The Problem
While working on a piece of our anonymous telemetry and analytics system, our goal was to be able to handle a large amount of POST requests from millions of endpoints. The web handler would receive a JSON document that may contain a collection of many payloads that needed to be written to Amazon S3, in order for our map-reduce systems to later operate on this data.
Traditionally we would look into creating a worker-tier architecture, utilizing things such as:
Sidekiq
Resque
DelayedJob
Elasticbeanstalk Worker Tier
RabbitMQ
and so on…
And setup 2 different clusters, one for the web front-end and another for the workers, so we can scale up the amount of background work we can handle.
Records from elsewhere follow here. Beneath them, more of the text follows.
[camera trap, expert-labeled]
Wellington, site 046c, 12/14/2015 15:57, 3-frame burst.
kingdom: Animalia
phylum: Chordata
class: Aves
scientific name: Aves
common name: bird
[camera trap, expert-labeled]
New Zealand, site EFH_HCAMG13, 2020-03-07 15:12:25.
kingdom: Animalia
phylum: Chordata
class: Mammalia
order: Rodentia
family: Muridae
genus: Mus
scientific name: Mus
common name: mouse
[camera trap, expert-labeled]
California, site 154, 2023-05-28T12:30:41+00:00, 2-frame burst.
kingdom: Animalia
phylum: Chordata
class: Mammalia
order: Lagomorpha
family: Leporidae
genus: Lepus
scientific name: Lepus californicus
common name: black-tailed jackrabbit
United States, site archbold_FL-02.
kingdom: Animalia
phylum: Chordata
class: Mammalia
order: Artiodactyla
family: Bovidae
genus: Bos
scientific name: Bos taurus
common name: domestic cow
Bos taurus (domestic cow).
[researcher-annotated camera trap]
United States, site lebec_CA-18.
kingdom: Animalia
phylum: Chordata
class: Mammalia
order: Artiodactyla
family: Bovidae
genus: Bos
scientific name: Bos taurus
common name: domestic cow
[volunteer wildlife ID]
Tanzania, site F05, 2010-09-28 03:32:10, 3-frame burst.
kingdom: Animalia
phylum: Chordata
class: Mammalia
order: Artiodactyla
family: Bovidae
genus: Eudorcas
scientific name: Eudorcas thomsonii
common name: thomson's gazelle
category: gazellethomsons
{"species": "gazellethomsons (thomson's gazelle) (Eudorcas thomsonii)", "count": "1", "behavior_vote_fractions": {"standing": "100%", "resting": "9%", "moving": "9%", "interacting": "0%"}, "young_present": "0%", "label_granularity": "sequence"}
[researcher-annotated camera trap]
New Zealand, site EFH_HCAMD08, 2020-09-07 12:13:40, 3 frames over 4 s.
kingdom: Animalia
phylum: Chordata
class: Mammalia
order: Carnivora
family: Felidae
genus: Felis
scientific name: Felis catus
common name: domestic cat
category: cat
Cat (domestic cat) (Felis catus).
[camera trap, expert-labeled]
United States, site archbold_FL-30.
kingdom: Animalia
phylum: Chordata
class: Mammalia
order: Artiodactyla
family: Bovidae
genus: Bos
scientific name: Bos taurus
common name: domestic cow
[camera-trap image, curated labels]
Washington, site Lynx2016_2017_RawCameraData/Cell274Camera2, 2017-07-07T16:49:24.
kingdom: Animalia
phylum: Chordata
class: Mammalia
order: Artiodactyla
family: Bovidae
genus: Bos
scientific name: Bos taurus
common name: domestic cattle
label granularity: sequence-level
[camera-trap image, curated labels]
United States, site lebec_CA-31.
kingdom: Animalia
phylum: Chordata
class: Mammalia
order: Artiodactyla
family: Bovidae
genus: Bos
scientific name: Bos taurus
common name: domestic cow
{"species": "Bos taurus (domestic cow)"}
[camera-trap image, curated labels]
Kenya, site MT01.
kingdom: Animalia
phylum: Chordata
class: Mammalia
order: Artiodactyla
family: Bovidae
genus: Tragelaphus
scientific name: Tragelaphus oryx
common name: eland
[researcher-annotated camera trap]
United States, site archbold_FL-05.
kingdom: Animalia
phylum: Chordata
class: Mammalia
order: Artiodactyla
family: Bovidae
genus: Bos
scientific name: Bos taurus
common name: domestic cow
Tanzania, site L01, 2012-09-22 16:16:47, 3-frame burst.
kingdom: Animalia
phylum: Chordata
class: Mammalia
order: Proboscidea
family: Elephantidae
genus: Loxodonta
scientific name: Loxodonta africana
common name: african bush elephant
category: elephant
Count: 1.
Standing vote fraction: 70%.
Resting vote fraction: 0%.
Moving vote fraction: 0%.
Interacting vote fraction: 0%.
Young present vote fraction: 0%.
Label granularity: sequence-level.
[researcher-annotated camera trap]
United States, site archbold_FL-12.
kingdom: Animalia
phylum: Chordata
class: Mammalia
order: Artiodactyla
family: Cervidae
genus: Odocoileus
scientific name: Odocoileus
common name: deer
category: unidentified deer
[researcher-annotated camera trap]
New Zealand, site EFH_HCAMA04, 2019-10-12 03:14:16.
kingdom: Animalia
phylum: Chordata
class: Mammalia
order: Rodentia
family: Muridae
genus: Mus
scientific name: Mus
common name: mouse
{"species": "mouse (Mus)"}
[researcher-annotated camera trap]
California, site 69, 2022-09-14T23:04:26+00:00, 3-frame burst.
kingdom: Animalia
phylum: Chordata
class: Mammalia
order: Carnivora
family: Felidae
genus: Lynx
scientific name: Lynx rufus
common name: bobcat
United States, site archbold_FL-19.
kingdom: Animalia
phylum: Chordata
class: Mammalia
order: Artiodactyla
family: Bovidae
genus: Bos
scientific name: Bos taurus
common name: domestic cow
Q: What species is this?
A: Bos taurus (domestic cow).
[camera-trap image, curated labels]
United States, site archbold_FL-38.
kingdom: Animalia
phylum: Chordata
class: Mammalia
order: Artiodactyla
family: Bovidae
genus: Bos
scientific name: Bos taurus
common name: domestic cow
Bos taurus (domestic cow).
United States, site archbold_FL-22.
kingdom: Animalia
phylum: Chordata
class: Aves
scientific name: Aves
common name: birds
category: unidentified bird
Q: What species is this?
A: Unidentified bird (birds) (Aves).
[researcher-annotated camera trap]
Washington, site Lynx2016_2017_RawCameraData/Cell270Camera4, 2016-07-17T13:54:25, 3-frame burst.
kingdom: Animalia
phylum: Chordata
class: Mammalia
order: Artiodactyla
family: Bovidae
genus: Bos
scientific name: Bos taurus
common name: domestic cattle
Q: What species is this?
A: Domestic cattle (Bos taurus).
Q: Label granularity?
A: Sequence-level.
But since the beginning, our team knew that we should do this in Go because during the discussion phases we saw this could be potentially a very large traffic system. I have been using Go for about 2 years or so, and we had developed a few systems here at work but none that would get this amount of load.
Conclusion
Simplicity always wins in my book. We could have designed a complex system with many queues, background workers, complex deployments, but instead we decided to leverage the power of Elasticbeanstalk auto-scaling and the efficiency and simple approach to concurrency that Golang provides us out of the box.
It’s not everyday that you have a cluster of only 4 machines, that are probably much less powerful than my current MacBook Pro, handling POST requests writing to an Amazon S3 bucket 1 million times every minute.